Aidan turned. A friendly-looking young man in a baseball cap was walking toward him, his smile open and genuine.

"That's me," Aidan said. "You must be…?"

"Tadashi Hamada," he said, shaking Aidan's hand firmly. "Nice to meet you. Welcome to the Nerd Lab."

"You too. Thanks for having me."

"No problem, man. Your proposal was seriously impressive. Follow me, I'll show you your workbench. The gear you requested is… wow. Really expensive," Tadashi chuckled. "Fred, our sponsor, nearly had a heart attack, but he loves this stuff."

"Once the results come in, it'll be worth it," Aidan said confidently. He looked around. "Speaking of, where is Fred?"

"Out being our mascot, probably," Tadashi laughed. "He came in yesterday asking me to build him a fire-breathing, humanoid dinosaur robot. One-to-one scale. That's Fred."

"I'll keep that in mind," Aidan said.

"Listen," Tadashi said, his expression turning more serious. "I saw your project focuses on learning systems. I'm actually working on a medical robot, a healthcare companion. The hardware is solid, but I'm having trouble with the integrated diagnostic circuits, finding the right wiring pathways to handle the data load without frying the chip. Since you're also working on intelligent systems, I was hoping… maybe we could collaborate?"

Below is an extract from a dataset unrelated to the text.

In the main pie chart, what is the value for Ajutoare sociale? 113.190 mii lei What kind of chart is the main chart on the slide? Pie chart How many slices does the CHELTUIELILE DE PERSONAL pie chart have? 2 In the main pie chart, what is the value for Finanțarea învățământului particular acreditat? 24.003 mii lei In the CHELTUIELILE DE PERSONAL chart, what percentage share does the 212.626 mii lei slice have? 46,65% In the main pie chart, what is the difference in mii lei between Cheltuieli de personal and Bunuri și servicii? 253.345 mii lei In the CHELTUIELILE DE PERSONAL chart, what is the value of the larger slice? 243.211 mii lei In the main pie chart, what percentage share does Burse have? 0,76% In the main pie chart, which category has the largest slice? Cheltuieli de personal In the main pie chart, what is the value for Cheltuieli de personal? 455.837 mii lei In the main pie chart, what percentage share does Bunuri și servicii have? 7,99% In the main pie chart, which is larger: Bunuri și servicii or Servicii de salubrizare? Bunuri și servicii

Aidan's mind cataloged the information. Baymax. Tadashi was stuck on the core programming. This was his opening. "Absolutely," he said with a sincere smile. "I've been doing a lot of research on power distribution and data management for my own system. If you ever need a second pair of eyes, just ask."

"Awesome! Thank you so much," Tadashi said, his relief evident. "Come on, let me introduce you to the rest of the lunatics."

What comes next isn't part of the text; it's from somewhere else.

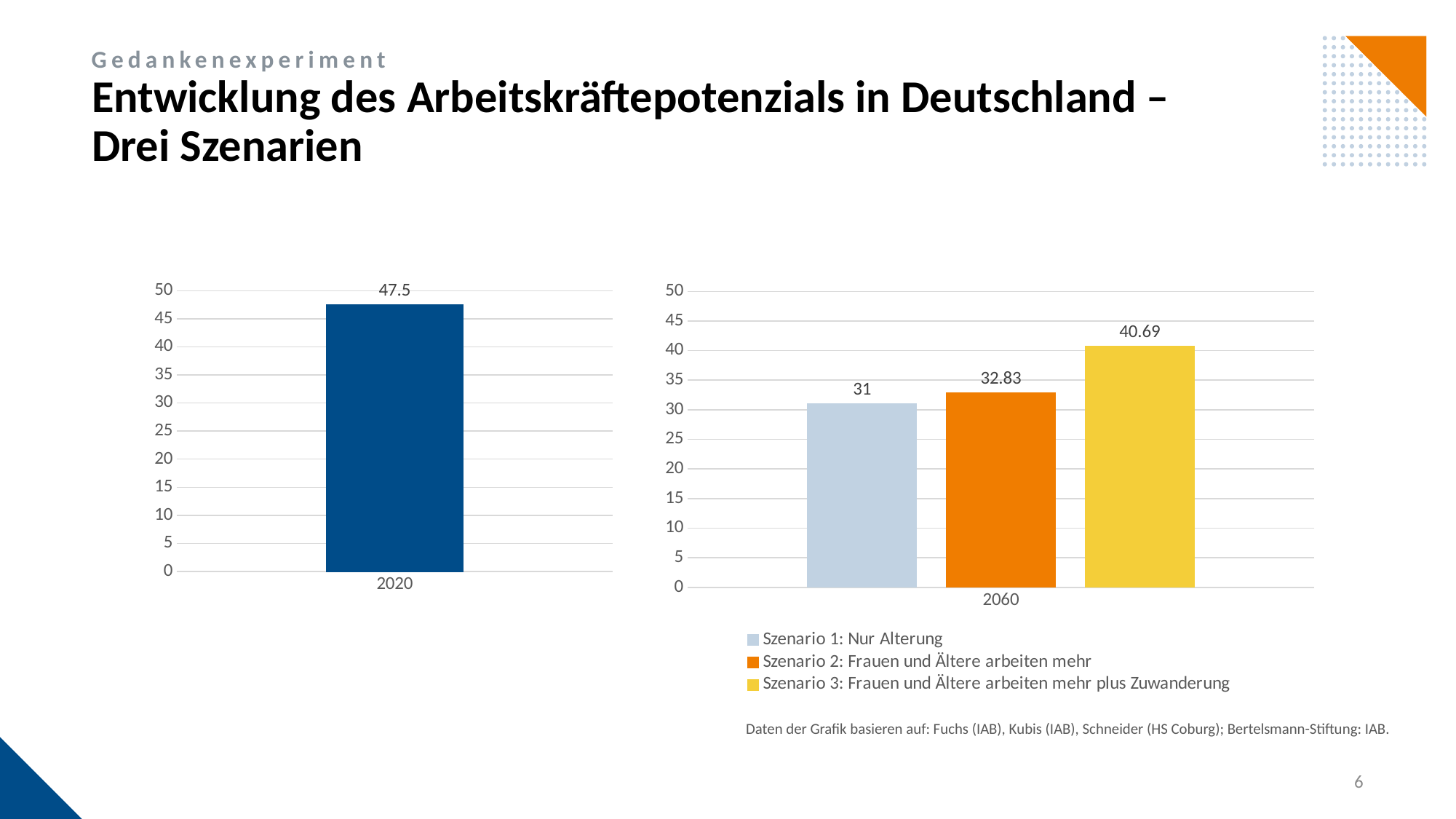
In the right chart, is the value for Szenario 3 greater or less than 40? greater In the right chart, what is the value for Szenario 2: Frauen und Ältere arbeiten mehr? 32.83 In the right chart, what is the value for Szenario 3: Frauen und Ältere arbeiten mehr plus Zuwanderung? 40.69 How many series does the legend of the right chart list? 3 In the left chart, what is the value for 2020? 47.5 In the right chart, what is the difference between Szenario 3 and Szenario 1? 9.69 In the right chart, which scenario has the lowest value? Szenario 1: Nur Alterung What kind of chart is the left chart? Bar chart What is the difference between the 2020 value in the left chart and the Szenario 3 value in the right chart? 6.81 In the right chart, which scenario has the highest value? Szenario 3: Frauen und Ältere arbeiten mehr plus Zuwanderung In the right chart, what is the value for Szenario 1: Nur Alterung in 2060? 31 In the right chart, which is larger: Szenario 2 or Szenario 1? Szenario 2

He led Aidan back out into the main lab, stopping first at the floating bicycle. "Gogo, this is Ward Ent, our new member."

The girl, Gogo Tomago, didn't look up from her work, a piece of bubble gum cracking audibly in her mouth. "New guy," she said, her voice dripping with boredom. She finally glanced at him, her dark eyes giving him a quick, skeptical once-over. "Don't break anything."

Aidan extended his hand. "Nice to meet you too."

She stared at his hand for a second before giving it a single, firm shake. "Welcome to the lab."